• **Record set**:

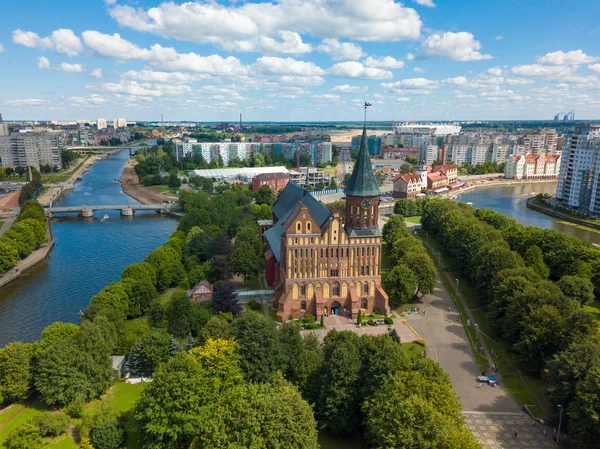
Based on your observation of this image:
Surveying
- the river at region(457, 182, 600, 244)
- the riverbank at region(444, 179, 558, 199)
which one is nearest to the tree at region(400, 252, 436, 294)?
the river at region(457, 182, 600, 244)

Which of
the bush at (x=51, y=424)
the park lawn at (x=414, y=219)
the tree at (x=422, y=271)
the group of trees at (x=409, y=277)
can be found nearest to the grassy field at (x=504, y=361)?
the tree at (x=422, y=271)

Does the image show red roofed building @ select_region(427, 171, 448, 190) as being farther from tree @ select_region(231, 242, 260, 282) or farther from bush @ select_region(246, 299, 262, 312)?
bush @ select_region(246, 299, 262, 312)

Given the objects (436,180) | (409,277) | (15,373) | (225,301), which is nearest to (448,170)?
(436,180)

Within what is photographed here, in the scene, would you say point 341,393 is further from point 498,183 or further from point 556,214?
point 498,183

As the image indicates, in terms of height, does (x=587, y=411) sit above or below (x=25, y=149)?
below

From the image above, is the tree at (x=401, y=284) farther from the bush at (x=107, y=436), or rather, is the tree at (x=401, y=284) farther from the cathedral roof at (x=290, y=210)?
the bush at (x=107, y=436)

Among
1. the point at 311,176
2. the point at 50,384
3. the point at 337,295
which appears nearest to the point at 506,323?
the point at 337,295
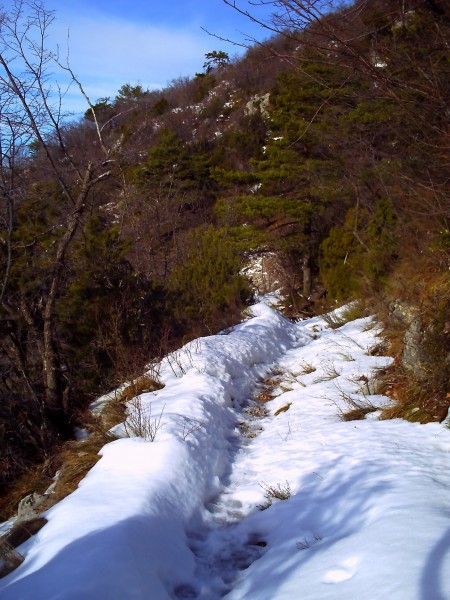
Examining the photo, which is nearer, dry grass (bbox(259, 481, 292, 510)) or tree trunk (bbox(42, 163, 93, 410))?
dry grass (bbox(259, 481, 292, 510))

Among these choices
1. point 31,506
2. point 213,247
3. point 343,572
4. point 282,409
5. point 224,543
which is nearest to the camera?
point 343,572

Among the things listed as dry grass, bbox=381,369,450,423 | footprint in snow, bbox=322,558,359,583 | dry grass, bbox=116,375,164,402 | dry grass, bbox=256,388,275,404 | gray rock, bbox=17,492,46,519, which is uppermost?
dry grass, bbox=116,375,164,402

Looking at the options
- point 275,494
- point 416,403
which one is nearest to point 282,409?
point 416,403

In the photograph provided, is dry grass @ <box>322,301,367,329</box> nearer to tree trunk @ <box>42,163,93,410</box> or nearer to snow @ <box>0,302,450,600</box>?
snow @ <box>0,302,450,600</box>

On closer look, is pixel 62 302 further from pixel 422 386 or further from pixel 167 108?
pixel 167 108

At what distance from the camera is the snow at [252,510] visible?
219 centimetres

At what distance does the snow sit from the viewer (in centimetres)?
219

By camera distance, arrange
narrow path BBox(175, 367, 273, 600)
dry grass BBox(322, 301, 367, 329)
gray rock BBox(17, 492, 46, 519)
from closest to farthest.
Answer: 1. narrow path BBox(175, 367, 273, 600)
2. gray rock BBox(17, 492, 46, 519)
3. dry grass BBox(322, 301, 367, 329)

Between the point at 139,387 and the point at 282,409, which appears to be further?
the point at 139,387

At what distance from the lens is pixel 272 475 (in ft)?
12.6

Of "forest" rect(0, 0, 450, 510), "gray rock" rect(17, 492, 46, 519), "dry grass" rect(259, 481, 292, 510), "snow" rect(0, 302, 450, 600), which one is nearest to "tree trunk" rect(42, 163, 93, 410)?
"forest" rect(0, 0, 450, 510)

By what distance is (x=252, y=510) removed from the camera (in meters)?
3.43

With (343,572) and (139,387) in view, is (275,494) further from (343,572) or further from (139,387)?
(139,387)

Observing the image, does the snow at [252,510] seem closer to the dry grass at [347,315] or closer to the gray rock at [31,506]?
the gray rock at [31,506]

• **What the task requires**:
Rewrite the entries in the part that opens with the line containing "At what distance from the camera" and closes with the end of the entries, changing "camera" to "lens" and keeping everything else the same.

• **The response**:
At what distance from the lens is the snow at [252,510] visible?
219 centimetres

At what distance does the snow sit from the viewer (in centimetres)?
219

By lens distance, arrange
narrow path BBox(175, 367, 273, 600)
dry grass BBox(322, 301, 367, 329)
gray rock BBox(17, 492, 46, 519)
from closest to farthest.
Answer: 1. narrow path BBox(175, 367, 273, 600)
2. gray rock BBox(17, 492, 46, 519)
3. dry grass BBox(322, 301, 367, 329)

Between the point at 139,387 and the point at 282,409, which appears to be further?
the point at 139,387

At what distance from the lens is pixel 272 475 (in ft)?
12.6

Of "forest" rect(0, 0, 450, 510), "gray rock" rect(17, 492, 46, 519), "dry grass" rect(259, 481, 292, 510), "snow" rect(0, 302, 450, 600), which one is nearest to "tree trunk" rect(42, 163, 93, 410)?
"forest" rect(0, 0, 450, 510)

By what distance is (x=252, y=510) removed from the lens (in meters)?
3.43

With (343,572) and (139,387) in view, is (275,494) further from (343,572) or further from (139,387)?
(139,387)

Observing the image, does the snow at [252,510] seem closer to the dry grass at [347,315] or closer to the gray rock at [31,506]?
the gray rock at [31,506]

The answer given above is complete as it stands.